(Items stored from a collection)
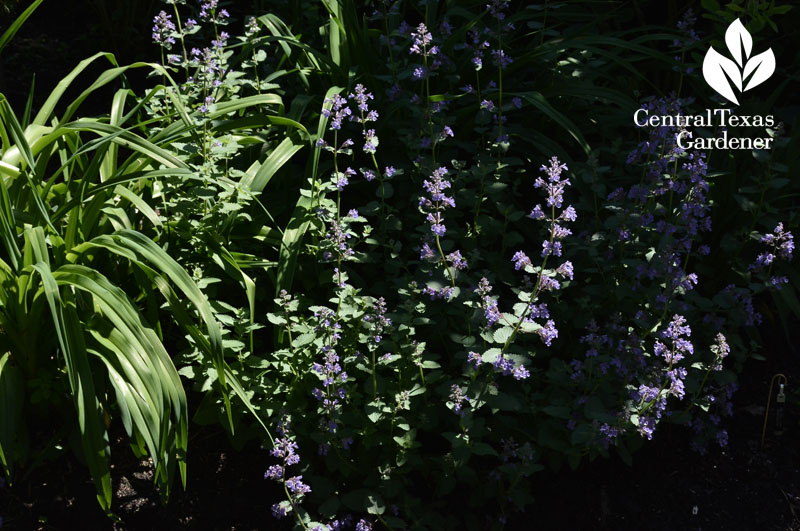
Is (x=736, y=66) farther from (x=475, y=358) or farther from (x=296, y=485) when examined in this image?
(x=296, y=485)

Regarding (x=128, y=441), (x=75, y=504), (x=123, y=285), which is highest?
(x=123, y=285)

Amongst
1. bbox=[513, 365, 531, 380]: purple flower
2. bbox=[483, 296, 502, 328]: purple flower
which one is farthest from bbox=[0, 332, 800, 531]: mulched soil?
bbox=[483, 296, 502, 328]: purple flower

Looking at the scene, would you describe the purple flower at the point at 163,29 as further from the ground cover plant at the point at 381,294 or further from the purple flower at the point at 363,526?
the purple flower at the point at 363,526

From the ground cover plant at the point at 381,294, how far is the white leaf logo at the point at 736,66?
0.15 metres

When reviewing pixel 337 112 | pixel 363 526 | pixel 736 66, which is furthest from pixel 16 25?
pixel 736 66

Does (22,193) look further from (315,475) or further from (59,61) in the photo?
(59,61)

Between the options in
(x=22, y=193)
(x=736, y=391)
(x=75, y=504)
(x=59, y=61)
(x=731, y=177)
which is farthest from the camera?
(x=59, y=61)

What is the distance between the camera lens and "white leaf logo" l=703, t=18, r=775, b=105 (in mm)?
3756

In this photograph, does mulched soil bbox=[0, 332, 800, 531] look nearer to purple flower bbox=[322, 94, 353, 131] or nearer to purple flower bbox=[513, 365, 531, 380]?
purple flower bbox=[513, 365, 531, 380]

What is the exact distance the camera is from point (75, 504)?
2.83 metres

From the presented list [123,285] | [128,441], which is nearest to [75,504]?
[128,441]

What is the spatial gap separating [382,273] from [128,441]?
3.82 ft

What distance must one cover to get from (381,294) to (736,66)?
6.78 ft

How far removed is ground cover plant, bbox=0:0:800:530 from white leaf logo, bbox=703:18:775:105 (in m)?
0.15
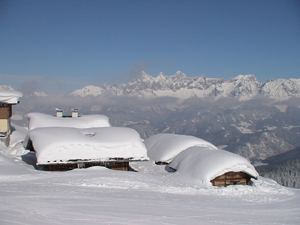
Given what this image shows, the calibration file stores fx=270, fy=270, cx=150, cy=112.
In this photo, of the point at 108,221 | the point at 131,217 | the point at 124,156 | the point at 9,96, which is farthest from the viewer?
the point at 9,96

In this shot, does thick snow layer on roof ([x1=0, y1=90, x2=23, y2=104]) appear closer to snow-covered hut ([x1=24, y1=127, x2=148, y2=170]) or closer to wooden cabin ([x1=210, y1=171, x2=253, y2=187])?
snow-covered hut ([x1=24, y1=127, x2=148, y2=170])

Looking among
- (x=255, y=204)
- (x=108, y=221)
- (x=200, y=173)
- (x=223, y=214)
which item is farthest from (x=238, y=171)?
(x=108, y=221)

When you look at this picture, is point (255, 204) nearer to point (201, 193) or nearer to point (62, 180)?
point (201, 193)

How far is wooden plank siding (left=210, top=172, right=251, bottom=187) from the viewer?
1762 cm

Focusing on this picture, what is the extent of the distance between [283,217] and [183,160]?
411 inches

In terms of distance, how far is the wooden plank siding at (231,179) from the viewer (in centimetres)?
1762

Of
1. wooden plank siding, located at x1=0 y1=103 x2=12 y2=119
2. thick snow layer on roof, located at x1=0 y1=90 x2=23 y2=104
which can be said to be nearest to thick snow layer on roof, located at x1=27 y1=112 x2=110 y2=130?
wooden plank siding, located at x1=0 y1=103 x2=12 y2=119

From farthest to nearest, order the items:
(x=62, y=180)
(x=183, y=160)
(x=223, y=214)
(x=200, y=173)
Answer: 1. (x=183, y=160)
2. (x=200, y=173)
3. (x=62, y=180)
4. (x=223, y=214)

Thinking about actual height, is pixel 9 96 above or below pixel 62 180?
above

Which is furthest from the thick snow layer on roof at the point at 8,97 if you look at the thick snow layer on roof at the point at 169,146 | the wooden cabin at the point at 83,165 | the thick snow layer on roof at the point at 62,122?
the thick snow layer on roof at the point at 169,146

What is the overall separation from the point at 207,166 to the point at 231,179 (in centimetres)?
199

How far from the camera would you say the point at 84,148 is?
17891mm

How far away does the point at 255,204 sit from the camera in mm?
11859

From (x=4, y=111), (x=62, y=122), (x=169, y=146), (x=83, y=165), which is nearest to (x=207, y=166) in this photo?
(x=169, y=146)
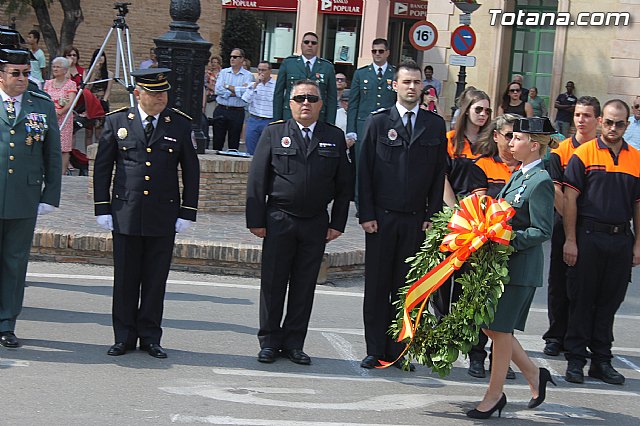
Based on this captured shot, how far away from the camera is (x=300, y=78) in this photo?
13.6m

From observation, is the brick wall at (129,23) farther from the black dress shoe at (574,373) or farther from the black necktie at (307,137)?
the black dress shoe at (574,373)

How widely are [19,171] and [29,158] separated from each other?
0.38ft

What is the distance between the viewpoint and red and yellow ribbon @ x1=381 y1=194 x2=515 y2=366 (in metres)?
6.60

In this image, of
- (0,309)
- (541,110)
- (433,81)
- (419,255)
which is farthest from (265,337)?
(433,81)

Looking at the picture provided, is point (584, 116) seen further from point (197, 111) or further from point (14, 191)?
point (197, 111)

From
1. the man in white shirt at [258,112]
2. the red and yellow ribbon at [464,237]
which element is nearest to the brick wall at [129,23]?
the man in white shirt at [258,112]

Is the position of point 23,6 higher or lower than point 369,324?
higher

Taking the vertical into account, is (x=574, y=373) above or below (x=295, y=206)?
below

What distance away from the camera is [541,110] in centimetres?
2241

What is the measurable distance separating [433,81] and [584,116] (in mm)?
18437

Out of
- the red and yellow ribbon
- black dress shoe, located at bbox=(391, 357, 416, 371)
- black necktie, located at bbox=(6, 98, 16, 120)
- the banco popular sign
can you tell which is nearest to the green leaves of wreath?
the red and yellow ribbon

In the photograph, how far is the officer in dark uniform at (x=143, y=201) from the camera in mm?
7715

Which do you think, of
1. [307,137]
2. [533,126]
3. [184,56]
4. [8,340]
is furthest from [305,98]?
[184,56]

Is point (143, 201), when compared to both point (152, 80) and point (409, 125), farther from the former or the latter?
point (409, 125)
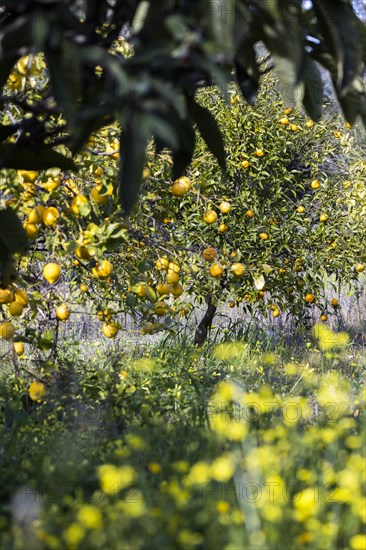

> [Exercise instructions]: Please repeat the whole listing above word for word, leaving the pictures out.

> [Full answer]:
Is (x=736, y=66) farther from (x=475, y=358) or farther from (x=296, y=485) when examined in this image?
(x=296, y=485)

Regarding (x=128, y=441), (x=75, y=504), (x=123, y=285), which is highest?
(x=123, y=285)

Amongst
1. bbox=[513, 365, 531, 380]: purple flower
2. bbox=[483, 296, 502, 328]: purple flower
which one is farthest from bbox=[0, 332, 800, 531]: mulched soil?
bbox=[483, 296, 502, 328]: purple flower

Looking at the scene, would you describe the purple flower at the point at 163,29 as further from the ground cover plant at the point at 381,294 or further from the purple flower at the point at 363,526?
the purple flower at the point at 363,526

From the ground cover plant at the point at 381,294, how far is the white leaf logo at the point at 736,66?
0.15 metres

When reviewing pixel 337 112 | pixel 363 526 | pixel 736 66, which is furthest from pixel 16 25?
pixel 736 66

Does (22,193) look further from (315,475) or further from (59,61) in the photo?
(59,61)

Between the options in
(x=22, y=193)
(x=736, y=391)
(x=75, y=504)
(x=59, y=61)
(x=731, y=177)
which is farthest from the camera?
(x=59, y=61)

What is the distance between the camera lens and "white leaf logo" l=703, t=18, r=775, b=105 (in mm)?
3756

In this photograph, does mulched soil bbox=[0, 332, 800, 531] look nearer to purple flower bbox=[322, 94, 353, 131] or nearer to purple flower bbox=[513, 365, 531, 380]?
purple flower bbox=[513, 365, 531, 380]

What is the exact distance the camera is from point (75, 504)?
2.83 metres

From the presented list [123,285] | [128,441], which is nearest to [75,504]?
[128,441]

What is the spatial gap separating [382,273] from [128,441]?
3.82 ft

What distance must one cover to get from (381,294) to (736,66)?
6.78 ft

How far removed is ground cover plant, bbox=0:0:800:530 from white leaf logo, bbox=703:18:775:105 (in m)?
0.15
Given what this image shows, the calibration file stores fx=270, fy=270, cx=150, cy=112.
In this photo, of the point at 108,221 | the point at 131,217 | the point at 124,156 | the point at 9,96, which is farthest from the viewer?
the point at 9,96

In this shot, does thick snow layer on roof ([x1=0, y1=90, x2=23, y2=104]) appear closer to snow-covered hut ([x1=24, y1=127, x2=148, y2=170]) or closer to wooden cabin ([x1=210, y1=171, x2=253, y2=187])?
snow-covered hut ([x1=24, y1=127, x2=148, y2=170])

Looking among
- (x=255, y=204)
- (x=108, y=221)
- (x=200, y=173)
- (x=223, y=214)
which item is farthest from (x=238, y=171)?
(x=108, y=221)

When you look at this picture, is point (255, 204) nearer to point (201, 193) or nearer to point (62, 180)?
point (201, 193)

How far is wooden plank siding (left=210, top=172, right=251, bottom=187) from the viewer?
1762 cm

Focusing on this picture, what is the extent of the distance between [283,217] and [183,160]?
411 inches

In terms of distance, how far is the wooden plank siding at (231,179) from the viewer (in centimetres)?
1762

Of
1. wooden plank siding, located at x1=0 y1=103 x2=12 y2=119
2. thick snow layer on roof, located at x1=0 y1=90 x2=23 y2=104
which can be said to be nearest to thick snow layer on roof, located at x1=27 y1=112 x2=110 y2=130?
wooden plank siding, located at x1=0 y1=103 x2=12 y2=119

From farthest to nearest, order the items:
(x=62, y=180)
(x=183, y=160)
(x=223, y=214)
(x=200, y=173)
Answer: 1. (x=183, y=160)
2. (x=200, y=173)
3. (x=62, y=180)
4. (x=223, y=214)

Thinking about actual height, is pixel 9 96 above or below pixel 62 180?
above

Which is furthest from the thick snow layer on roof at the point at 8,97 if you look at the thick snow layer on roof at the point at 169,146 | the wooden cabin at the point at 83,165 | the thick snow layer on roof at the point at 62,122?
the thick snow layer on roof at the point at 169,146

What is the overall separation from the point at 207,166 to the point at 231,179 (in centimetres)?
199

How far from the camera would you say the point at 84,148 is?
17891mm

How far away does the point at 255,204 sit from the camera in mm?
11859

From (x=4, y=111), (x=62, y=122), (x=169, y=146), (x=83, y=165), which is nearest to (x=207, y=166) in this photo?
(x=169, y=146)
Based on this captured shot, how far away from the camera is (x=300, y=78) in this photo?
13.6m

From observation, is the brick wall at (129,23) farther from the black dress shoe at (574,373) or farther from the black necktie at (307,137)?
the black dress shoe at (574,373)

How widely are [19,171] and [29,158] separated from each other?
0.38ft

What is the distance between the viewpoint and red and yellow ribbon @ x1=381 y1=194 x2=515 y2=366 (in metres)?
6.60

In this image, of
- (0,309)
- (541,110)
- (433,81)
- (419,255)
which is farthest from (265,337)?
(433,81)

Looking at the picture provided, is point (584, 116) seen further from point (197, 111) or further from point (14, 191)?
point (197, 111)

From
1. the man in white shirt at [258,112]
2. the red and yellow ribbon at [464,237]
which element is nearest to the brick wall at [129,23]?
the man in white shirt at [258,112]

Is the position of point 23,6 higher or lower than point 369,324?
higher

Taking the vertical into account, is (x=574, y=373) above or below (x=295, y=206)?
below

What distance away from the camera is [541,110] in centimetres?
2241

What is the measurable distance separating [433,81] and [584,116] (in mm)?
18437

Out of
- the red and yellow ribbon
- black dress shoe, located at bbox=(391, 357, 416, 371)
- black necktie, located at bbox=(6, 98, 16, 120)
- the banco popular sign
can you tell which is nearest to the green leaves of wreath?
the red and yellow ribbon

In the photograph, how far is the officer in dark uniform at (x=143, y=201) from the camera in mm?
7715

Which do you think, of
1. [307,137]
2. [533,126]
3. [184,56]
4. [8,340]
is furthest from [305,98]?
[184,56]

Is point (143, 201), when compared to both point (152, 80) and point (409, 125), farther from the former or the latter?
point (409, 125)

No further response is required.